#### Directions
Find every line in the records below that holds the word "insulators", and copy each one.

#### Data to process
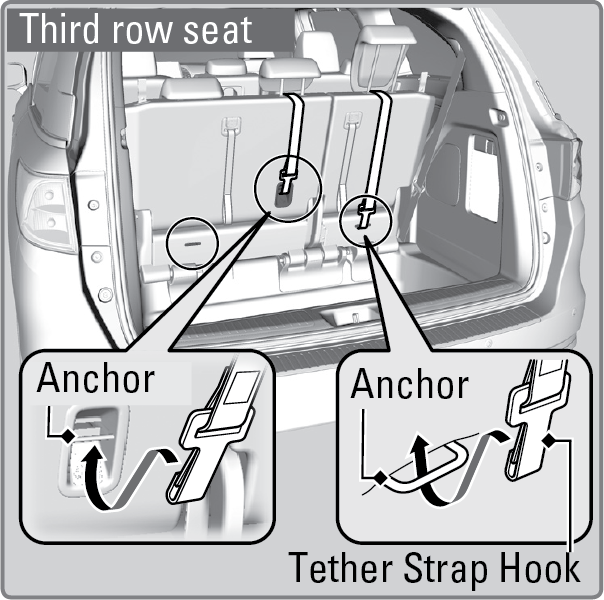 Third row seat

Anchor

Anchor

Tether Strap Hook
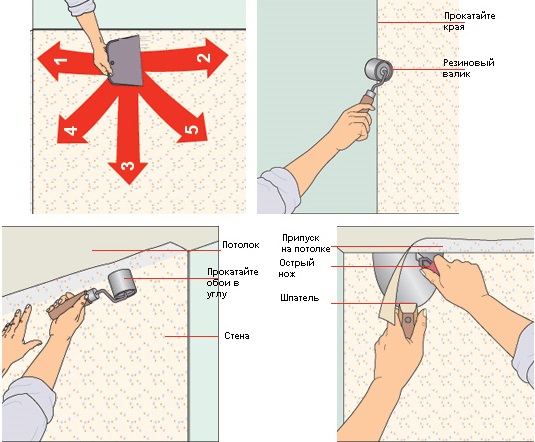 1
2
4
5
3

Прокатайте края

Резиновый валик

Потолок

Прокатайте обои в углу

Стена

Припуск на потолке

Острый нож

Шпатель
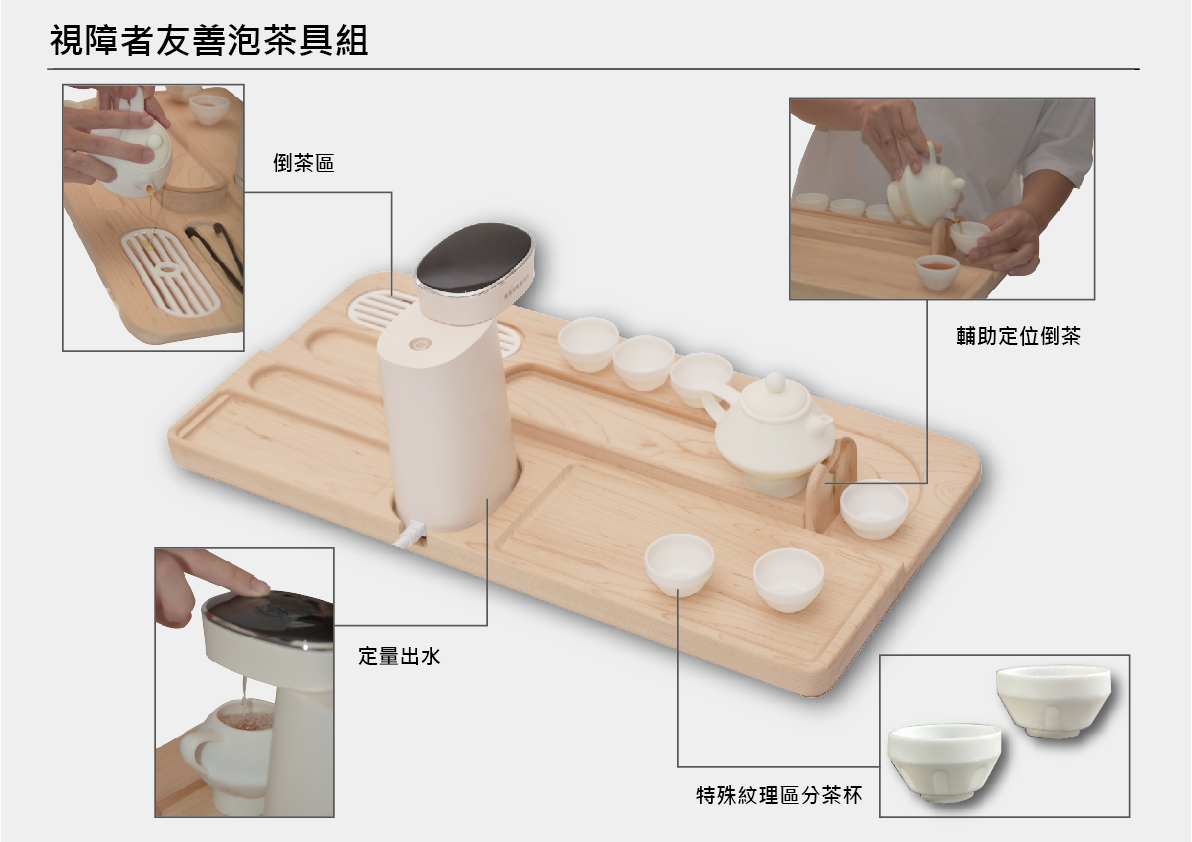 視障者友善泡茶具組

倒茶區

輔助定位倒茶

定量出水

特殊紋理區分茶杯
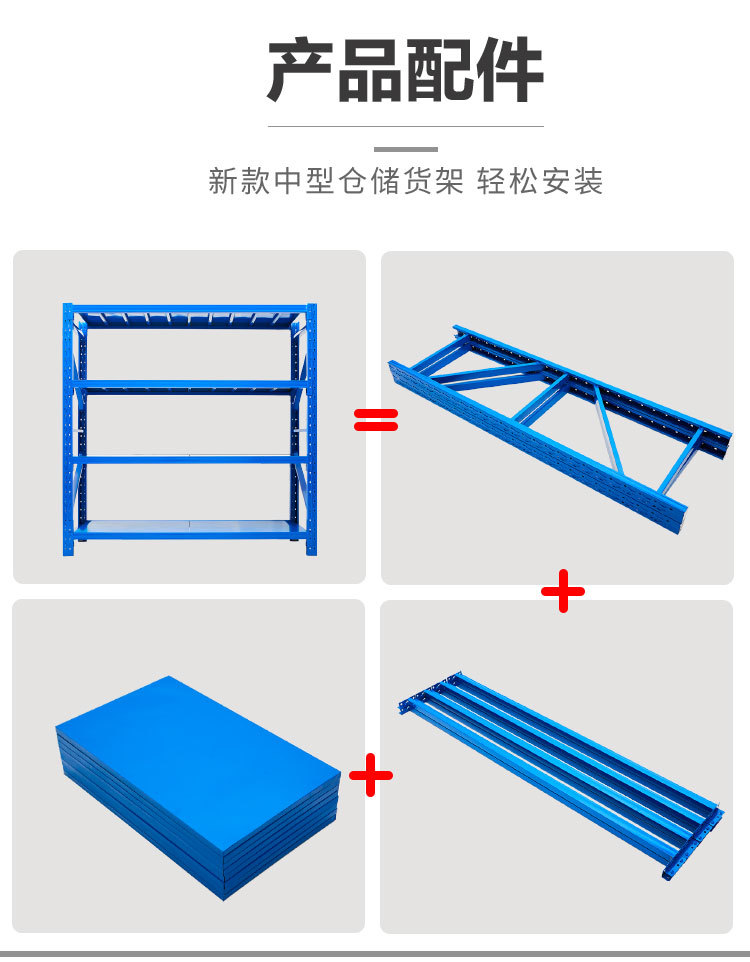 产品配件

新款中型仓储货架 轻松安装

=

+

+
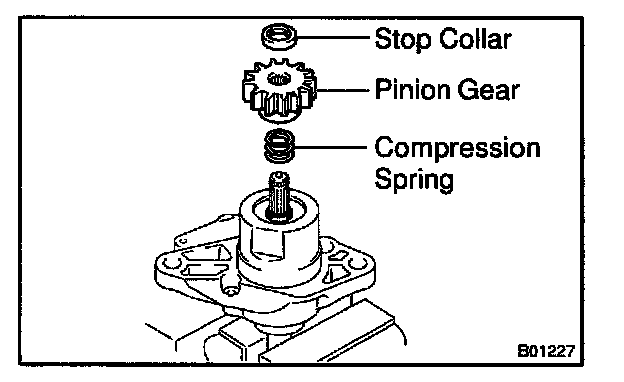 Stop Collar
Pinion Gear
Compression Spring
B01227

* * *

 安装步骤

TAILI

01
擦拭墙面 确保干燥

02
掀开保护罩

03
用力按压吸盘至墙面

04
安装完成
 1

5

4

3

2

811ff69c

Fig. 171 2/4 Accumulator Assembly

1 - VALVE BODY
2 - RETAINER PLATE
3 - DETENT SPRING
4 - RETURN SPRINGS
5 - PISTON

...

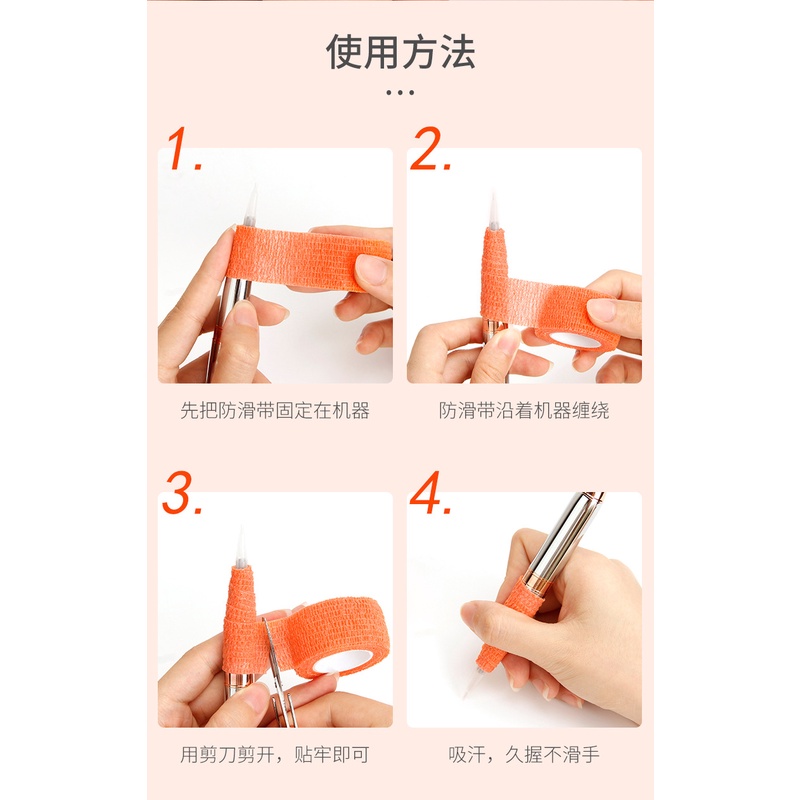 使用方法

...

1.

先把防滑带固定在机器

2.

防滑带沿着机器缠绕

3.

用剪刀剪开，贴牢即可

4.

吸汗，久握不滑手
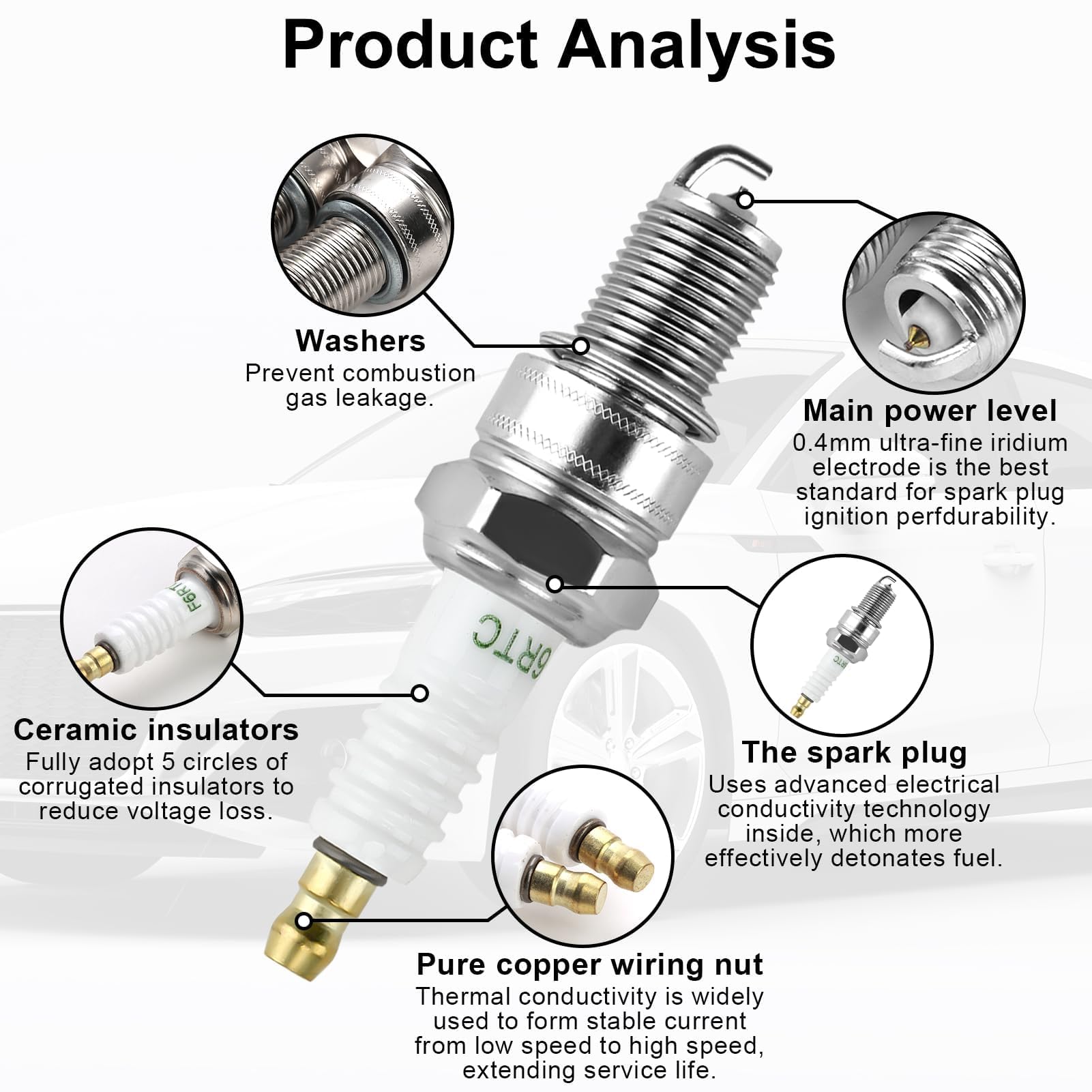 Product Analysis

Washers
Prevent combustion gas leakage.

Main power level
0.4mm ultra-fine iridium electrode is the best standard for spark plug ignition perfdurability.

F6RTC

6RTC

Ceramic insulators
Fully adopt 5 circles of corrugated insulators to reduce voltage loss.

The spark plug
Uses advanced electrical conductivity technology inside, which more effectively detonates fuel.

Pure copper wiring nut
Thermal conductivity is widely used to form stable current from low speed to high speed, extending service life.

#### Response area
Ceramic insulators
Fully adopt 5 circles of corrugated insulators to reduce voltage loss.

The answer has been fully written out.